Countries at the Crossroads

Countries at the Crossroads 2011

The 2011 edition of the Countries at the Crossroads report analyzes the performance of 35 countries, including six in the Middle East and North Africa (MENA). The countries’ scores cover the period from April 2007 through December 2010, and generally indicate grim and deteriorating conditions in the run-up to the Arab Spring.

Overall country declines exceeded improvements in both number and degree in this year’s report, with widespread efforts by governments around the world to restrict freedom of expression—two out of every three countries with previous data declined in this subcategory. The free and fair electoral laws and elections subcategory was also hit hard, as 17 countries with previous data declined in this area.

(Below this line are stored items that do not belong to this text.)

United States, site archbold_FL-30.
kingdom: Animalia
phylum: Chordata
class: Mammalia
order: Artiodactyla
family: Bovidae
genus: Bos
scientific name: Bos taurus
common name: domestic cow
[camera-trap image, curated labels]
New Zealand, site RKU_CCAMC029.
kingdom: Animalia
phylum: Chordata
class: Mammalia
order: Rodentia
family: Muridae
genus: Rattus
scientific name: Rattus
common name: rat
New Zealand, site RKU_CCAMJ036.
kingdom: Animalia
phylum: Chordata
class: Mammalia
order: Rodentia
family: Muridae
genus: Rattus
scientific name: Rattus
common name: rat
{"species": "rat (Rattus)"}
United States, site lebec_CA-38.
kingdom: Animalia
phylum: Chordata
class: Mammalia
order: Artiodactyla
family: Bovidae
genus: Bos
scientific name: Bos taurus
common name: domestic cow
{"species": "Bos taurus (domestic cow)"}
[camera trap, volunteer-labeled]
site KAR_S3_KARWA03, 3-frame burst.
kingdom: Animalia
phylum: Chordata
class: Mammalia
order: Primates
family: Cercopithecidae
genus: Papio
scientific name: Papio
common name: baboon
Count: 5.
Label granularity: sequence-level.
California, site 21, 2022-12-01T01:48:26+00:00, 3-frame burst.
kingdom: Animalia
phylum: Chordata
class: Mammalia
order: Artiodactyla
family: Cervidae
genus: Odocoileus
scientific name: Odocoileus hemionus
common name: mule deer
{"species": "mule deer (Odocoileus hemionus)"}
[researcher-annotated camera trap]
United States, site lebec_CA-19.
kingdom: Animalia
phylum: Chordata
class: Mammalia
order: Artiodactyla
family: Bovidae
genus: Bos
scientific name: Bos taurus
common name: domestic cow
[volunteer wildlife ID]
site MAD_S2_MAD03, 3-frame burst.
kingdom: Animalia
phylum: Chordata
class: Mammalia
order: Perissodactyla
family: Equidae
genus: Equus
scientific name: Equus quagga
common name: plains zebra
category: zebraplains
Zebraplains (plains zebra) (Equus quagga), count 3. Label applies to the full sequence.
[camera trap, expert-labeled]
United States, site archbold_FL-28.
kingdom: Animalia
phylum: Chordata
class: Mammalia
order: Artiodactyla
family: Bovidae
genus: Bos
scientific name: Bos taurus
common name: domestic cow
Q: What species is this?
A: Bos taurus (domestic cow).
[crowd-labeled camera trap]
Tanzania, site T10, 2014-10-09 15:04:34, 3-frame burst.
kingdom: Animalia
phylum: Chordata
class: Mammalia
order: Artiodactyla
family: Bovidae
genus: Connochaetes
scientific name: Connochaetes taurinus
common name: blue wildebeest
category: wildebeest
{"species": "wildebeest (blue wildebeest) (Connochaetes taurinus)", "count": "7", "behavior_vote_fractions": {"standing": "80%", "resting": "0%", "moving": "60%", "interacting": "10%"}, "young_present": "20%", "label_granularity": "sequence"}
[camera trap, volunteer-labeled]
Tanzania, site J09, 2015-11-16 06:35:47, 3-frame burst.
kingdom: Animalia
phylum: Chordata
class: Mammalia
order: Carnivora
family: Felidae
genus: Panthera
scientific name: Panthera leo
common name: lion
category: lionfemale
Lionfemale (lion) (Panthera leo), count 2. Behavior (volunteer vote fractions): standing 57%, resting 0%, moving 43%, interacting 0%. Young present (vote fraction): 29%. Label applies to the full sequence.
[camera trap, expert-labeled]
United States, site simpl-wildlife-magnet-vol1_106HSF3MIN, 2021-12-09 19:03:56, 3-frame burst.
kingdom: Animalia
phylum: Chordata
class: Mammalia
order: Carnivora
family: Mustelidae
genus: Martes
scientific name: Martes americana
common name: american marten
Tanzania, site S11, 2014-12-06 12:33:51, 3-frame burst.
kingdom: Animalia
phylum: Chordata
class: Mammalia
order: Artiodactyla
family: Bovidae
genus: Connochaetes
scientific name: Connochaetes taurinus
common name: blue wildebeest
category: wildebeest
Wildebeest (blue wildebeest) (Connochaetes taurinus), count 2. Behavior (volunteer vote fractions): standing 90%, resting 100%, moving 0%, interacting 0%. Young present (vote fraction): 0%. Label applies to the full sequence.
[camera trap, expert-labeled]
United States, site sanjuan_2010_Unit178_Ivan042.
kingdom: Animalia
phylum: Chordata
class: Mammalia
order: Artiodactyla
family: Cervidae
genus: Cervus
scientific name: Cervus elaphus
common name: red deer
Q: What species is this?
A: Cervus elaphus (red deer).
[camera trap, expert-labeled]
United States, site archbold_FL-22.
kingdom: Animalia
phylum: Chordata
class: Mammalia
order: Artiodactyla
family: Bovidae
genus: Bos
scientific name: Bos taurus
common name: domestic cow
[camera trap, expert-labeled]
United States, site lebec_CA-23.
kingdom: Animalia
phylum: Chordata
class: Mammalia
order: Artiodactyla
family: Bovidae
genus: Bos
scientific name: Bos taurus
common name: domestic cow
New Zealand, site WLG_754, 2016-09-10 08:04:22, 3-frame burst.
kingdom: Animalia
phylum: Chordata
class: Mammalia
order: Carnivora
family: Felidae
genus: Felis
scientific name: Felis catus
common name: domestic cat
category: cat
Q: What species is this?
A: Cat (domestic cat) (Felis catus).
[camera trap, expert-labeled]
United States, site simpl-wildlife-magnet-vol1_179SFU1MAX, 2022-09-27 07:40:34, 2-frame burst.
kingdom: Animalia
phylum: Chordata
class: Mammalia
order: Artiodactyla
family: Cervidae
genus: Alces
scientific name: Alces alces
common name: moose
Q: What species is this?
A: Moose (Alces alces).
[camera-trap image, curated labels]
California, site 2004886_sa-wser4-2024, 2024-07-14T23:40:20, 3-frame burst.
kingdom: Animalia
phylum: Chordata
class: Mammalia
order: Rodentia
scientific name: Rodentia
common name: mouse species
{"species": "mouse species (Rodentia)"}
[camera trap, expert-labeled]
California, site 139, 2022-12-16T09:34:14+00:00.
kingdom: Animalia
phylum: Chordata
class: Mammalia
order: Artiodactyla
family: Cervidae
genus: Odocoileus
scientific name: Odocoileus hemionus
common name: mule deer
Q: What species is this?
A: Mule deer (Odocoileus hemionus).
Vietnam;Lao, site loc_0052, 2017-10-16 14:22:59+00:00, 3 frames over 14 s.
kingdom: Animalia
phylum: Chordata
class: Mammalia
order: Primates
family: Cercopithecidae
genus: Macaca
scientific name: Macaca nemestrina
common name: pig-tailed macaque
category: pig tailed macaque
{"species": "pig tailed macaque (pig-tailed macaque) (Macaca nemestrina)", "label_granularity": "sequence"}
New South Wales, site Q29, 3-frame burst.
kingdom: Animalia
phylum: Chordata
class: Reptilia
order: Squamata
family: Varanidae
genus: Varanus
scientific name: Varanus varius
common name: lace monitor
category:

The report found that countries in the MENA region face grave challenges to successful democratic transition due to government institutions that have been seriously undermined under current and previous authoritarian regimes. It predicts that failure to institute thoroughgoing reforms in areas such as rule of law, accountability of the army and security services to civilian authorities, protection from state abuse, and official corruption could lead to the ascendance of forces hostile to freedom, and autocratic rule is likely to be maintained, or reasserted in the case of those countries that have seen uprisings.

Venezuela, along with Syria, underwent the sharpest decline in the rule of law category, according to the report. China showed significant signs of deteriorating governance, with particularly notable declines in the areas of civil society, media freedom, and the rule of law. Additionally, Greece and Italy, analyzed for the first time in Crossroads, faced deep challenges related to corruption, bloated and inefficient civil services, and excessive bureaucratic regulations.